On aura raison de décrire cet album comme un Whiskey de synthèse, de lui préférer les ivresses pur malt de Dummy ou Let’s get lost. Mais on se privera inutilement de quelques-unes des chansons les plus captieuses du moment : It hurts me so, So tell the girls that I am back in town, The Girl I love is gone, I’m older now ou I fantasize. Cinq beautés ténébreuses, à côté desquelles il est pourtant très facile de passer. Car Jay-Jay Johanson n’aime pas les badauds et fait tout pour les dissuader, réservant aux patients la visite de ses entrailles. Les autres, abusés par la vitrine, n’y verront qu’un aimable Mike Flowers des snobismes scandinaves, un faussaire fleur bleue au spleen trop chic.
Pourtant, depuis que ce Whiskey est tombé du ciel laiteux de Stockholm, c’est là que l’on passe le plus clair et le plus ombrageux de son temps. Dans ces chansons au romantisme bergmanien, jouant aux riches avec des habits pleins de coutures (les scratches tire-larmes de Portishead, les claviers flous de Money Mark), mimant Hollywood dans l’échoppe fiévreuse d’un artisan humble, simulant le glamour avec des cafards plein les poches.

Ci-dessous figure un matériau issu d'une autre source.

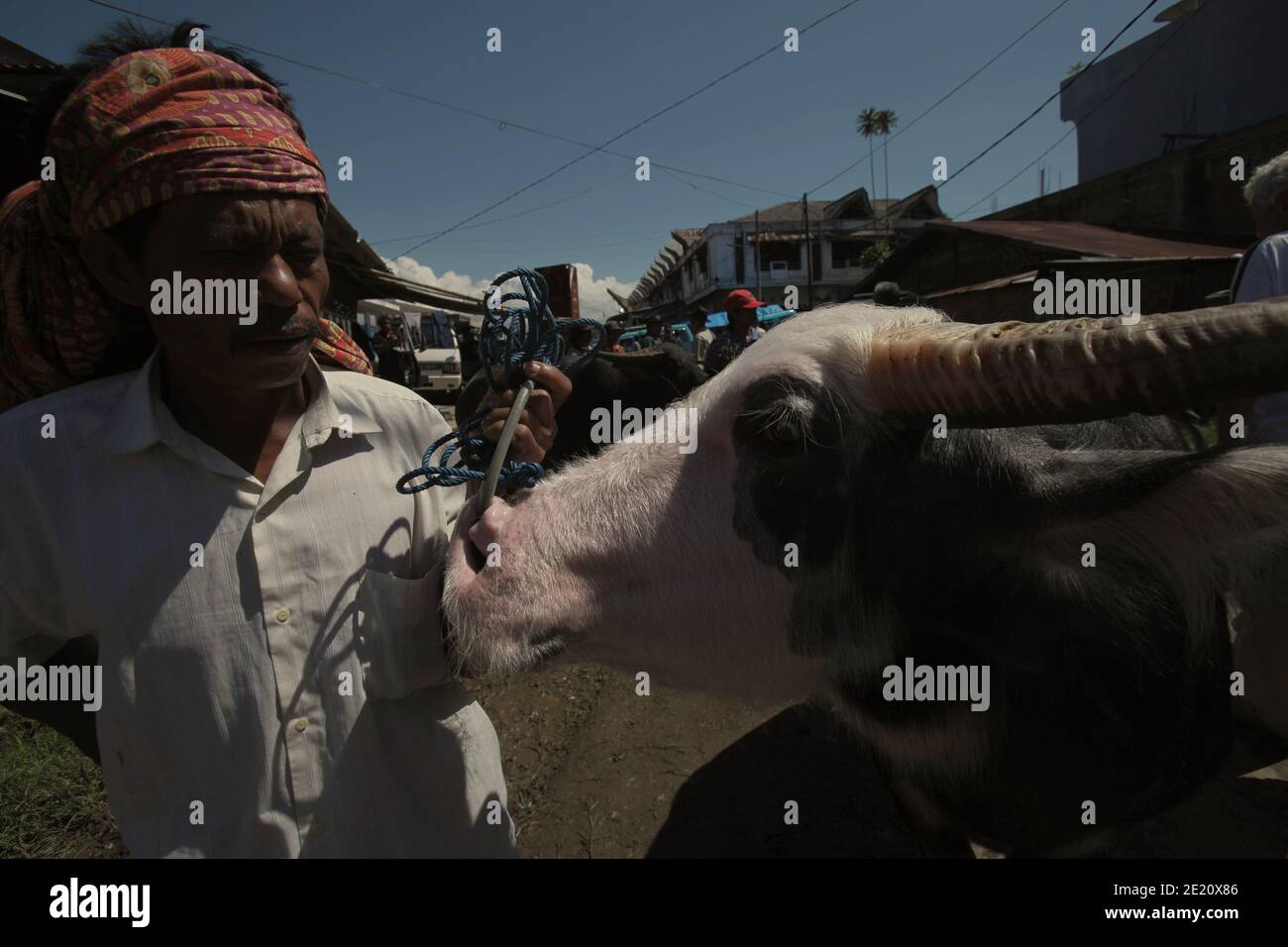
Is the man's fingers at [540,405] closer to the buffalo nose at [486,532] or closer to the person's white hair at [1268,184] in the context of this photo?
the buffalo nose at [486,532]

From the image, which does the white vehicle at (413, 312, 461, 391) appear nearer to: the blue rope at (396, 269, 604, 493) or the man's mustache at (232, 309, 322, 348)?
the blue rope at (396, 269, 604, 493)

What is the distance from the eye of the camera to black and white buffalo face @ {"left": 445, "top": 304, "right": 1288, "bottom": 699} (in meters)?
1.56

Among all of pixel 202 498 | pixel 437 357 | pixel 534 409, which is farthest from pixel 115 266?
pixel 437 357

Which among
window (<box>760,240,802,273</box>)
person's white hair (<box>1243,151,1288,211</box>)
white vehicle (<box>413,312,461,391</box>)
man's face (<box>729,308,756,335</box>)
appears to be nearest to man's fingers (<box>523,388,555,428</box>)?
person's white hair (<box>1243,151,1288,211</box>)

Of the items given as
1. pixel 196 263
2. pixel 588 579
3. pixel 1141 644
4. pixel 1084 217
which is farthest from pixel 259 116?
pixel 1084 217

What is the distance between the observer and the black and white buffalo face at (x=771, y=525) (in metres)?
1.56

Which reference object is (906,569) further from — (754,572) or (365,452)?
(365,452)

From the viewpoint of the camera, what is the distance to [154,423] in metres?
1.39

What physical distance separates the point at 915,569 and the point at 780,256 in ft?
168

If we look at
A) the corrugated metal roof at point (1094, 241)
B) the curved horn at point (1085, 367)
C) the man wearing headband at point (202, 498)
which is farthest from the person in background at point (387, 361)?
the curved horn at point (1085, 367)

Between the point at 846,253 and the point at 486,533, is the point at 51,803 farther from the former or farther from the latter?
the point at 846,253

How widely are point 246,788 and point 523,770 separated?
8.50ft

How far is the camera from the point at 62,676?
5.06 feet

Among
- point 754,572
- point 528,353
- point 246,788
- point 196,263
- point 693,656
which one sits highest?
point 196,263
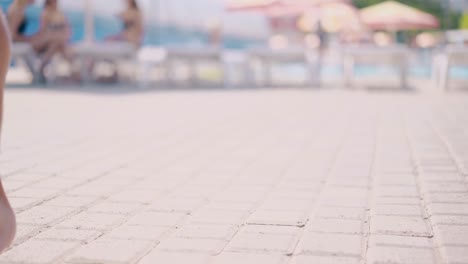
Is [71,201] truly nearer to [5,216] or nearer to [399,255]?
[5,216]

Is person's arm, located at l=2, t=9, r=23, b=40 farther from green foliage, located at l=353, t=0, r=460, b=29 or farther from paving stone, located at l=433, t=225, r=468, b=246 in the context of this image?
green foliage, located at l=353, t=0, r=460, b=29

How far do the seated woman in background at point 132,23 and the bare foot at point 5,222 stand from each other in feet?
32.3

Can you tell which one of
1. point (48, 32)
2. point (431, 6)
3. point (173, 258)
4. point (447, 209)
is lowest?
point (447, 209)

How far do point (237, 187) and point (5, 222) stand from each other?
59.4 inches

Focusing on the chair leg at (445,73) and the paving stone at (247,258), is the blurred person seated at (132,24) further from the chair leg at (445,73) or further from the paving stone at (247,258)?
the paving stone at (247,258)

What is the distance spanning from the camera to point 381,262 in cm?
201

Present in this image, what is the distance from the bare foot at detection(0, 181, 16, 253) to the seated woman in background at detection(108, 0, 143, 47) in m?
9.83

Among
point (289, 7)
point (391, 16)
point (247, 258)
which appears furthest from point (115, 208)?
point (391, 16)

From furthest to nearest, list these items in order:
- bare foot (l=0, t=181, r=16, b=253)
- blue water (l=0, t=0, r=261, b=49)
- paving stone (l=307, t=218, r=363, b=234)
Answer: blue water (l=0, t=0, r=261, b=49) → paving stone (l=307, t=218, r=363, b=234) → bare foot (l=0, t=181, r=16, b=253)

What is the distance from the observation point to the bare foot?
73.9 inches

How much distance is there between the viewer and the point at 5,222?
1.88 metres

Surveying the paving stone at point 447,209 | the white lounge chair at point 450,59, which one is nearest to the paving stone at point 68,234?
the paving stone at point 447,209

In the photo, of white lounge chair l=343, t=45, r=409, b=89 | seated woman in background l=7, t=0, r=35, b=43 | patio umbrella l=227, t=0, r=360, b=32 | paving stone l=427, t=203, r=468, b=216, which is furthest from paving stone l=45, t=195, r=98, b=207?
patio umbrella l=227, t=0, r=360, b=32

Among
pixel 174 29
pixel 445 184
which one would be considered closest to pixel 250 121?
pixel 445 184
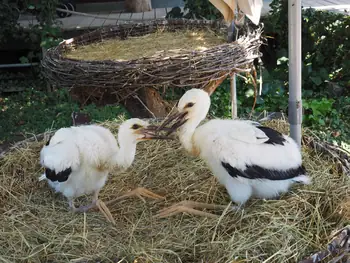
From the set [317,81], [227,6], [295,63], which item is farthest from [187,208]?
[317,81]

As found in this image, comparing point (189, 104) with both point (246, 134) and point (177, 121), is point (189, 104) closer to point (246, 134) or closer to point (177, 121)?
point (177, 121)

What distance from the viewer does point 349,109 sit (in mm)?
3900

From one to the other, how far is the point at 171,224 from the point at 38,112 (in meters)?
2.80

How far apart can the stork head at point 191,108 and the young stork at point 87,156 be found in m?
0.09

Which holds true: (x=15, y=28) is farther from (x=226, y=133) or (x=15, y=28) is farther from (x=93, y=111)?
(x=226, y=133)

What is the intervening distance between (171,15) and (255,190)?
2993 millimetres

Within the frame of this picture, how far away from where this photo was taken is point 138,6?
16.1 ft

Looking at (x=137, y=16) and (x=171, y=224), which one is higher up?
(x=137, y=16)

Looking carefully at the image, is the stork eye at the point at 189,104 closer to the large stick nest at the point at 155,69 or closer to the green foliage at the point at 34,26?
the large stick nest at the point at 155,69

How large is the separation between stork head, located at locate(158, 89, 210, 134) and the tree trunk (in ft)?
10.8

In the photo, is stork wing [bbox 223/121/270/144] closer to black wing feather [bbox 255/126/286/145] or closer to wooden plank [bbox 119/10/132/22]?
black wing feather [bbox 255/126/286/145]

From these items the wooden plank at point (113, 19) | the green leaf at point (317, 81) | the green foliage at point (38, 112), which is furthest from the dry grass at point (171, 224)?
the wooden plank at point (113, 19)

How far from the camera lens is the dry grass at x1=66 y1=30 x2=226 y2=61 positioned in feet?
6.79

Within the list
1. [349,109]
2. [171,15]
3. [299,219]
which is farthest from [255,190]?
[171,15]
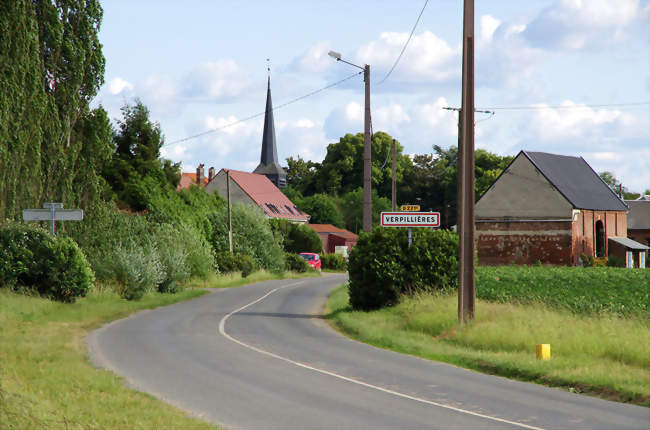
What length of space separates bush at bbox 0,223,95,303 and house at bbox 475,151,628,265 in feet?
113

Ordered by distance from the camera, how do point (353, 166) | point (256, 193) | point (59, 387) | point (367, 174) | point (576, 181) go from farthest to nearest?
point (353, 166) → point (256, 193) → point (576, 181) → point (367, 174) → point (59, 387)

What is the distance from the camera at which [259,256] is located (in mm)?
57281

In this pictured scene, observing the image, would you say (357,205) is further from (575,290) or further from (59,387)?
(59,387)

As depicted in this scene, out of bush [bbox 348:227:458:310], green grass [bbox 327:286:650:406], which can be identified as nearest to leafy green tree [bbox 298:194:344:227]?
bush [bbox 348:227:458:310]

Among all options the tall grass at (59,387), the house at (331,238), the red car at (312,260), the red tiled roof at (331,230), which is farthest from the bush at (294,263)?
the tall grass at (59,387)

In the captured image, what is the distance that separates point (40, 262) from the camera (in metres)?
26.0

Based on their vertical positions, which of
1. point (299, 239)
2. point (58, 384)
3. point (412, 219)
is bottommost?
point (58, 384)

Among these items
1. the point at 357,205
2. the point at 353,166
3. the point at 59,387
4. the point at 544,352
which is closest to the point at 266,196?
the point at 357,205

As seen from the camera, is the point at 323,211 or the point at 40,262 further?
the point at 323,211

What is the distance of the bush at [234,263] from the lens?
1978 inches

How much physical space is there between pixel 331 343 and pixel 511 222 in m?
37.4

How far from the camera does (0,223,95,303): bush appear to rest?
83.9 feet

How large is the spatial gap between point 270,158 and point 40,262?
296 ft

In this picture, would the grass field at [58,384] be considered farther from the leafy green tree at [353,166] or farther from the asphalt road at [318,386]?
the leafy green tree at [353,166]
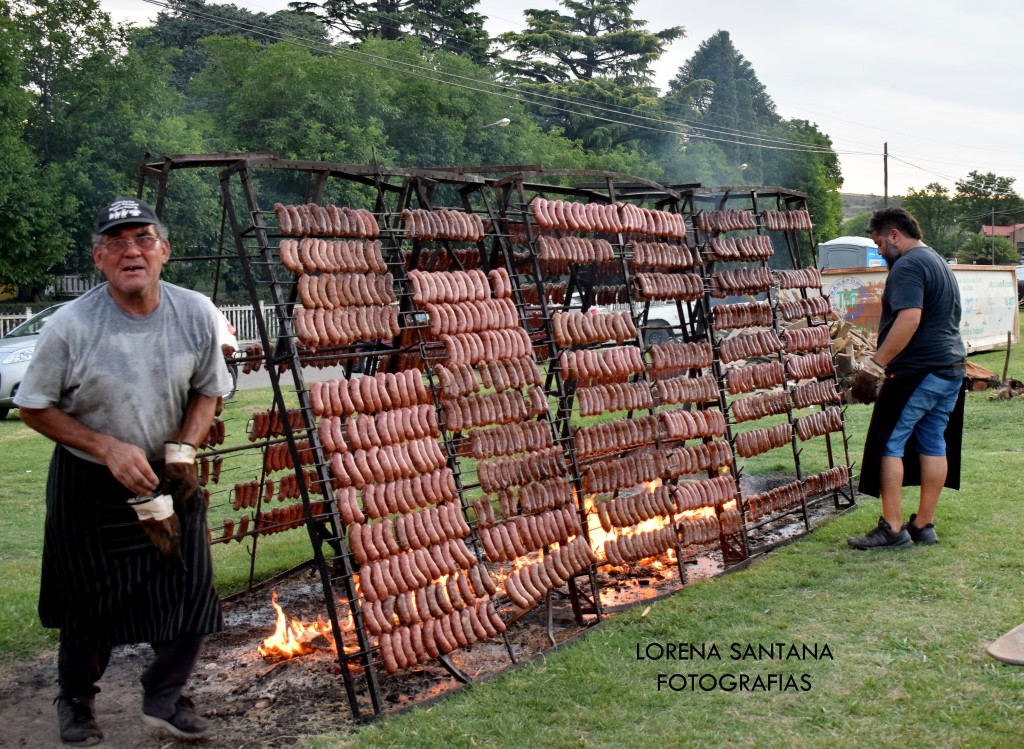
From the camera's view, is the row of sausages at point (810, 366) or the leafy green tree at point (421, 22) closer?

C’est pour ce qu’il y a d’imparfait, de naïf et d’exacerbé que Whiskey est aussi touchant. Parce qu’il ignore tout des raisons, pillant avec une candeur attendrissante sa propre discothèque. Parce qu’il ignore tout du quant-à-soi français, du calcul anglais, du jeunisme américain. Parce qu’il a beau crâner comme un crooner, on le devine assiégé par le doute, le mépris de sa propre carcasse (« I used to be handsome and popular »). Parce qu’il a beau jouer sur papier glacé, on le sait torpillé par cet incurable et lancinant mal-vivre suédois. Parce qu’avec ses airs de vieux garçon, ses belles manières d’une autre époque, il porte la modernité avec gaucherie mais grâce : quelque chose comme James Stewart habillé par Tommy Hilfiger.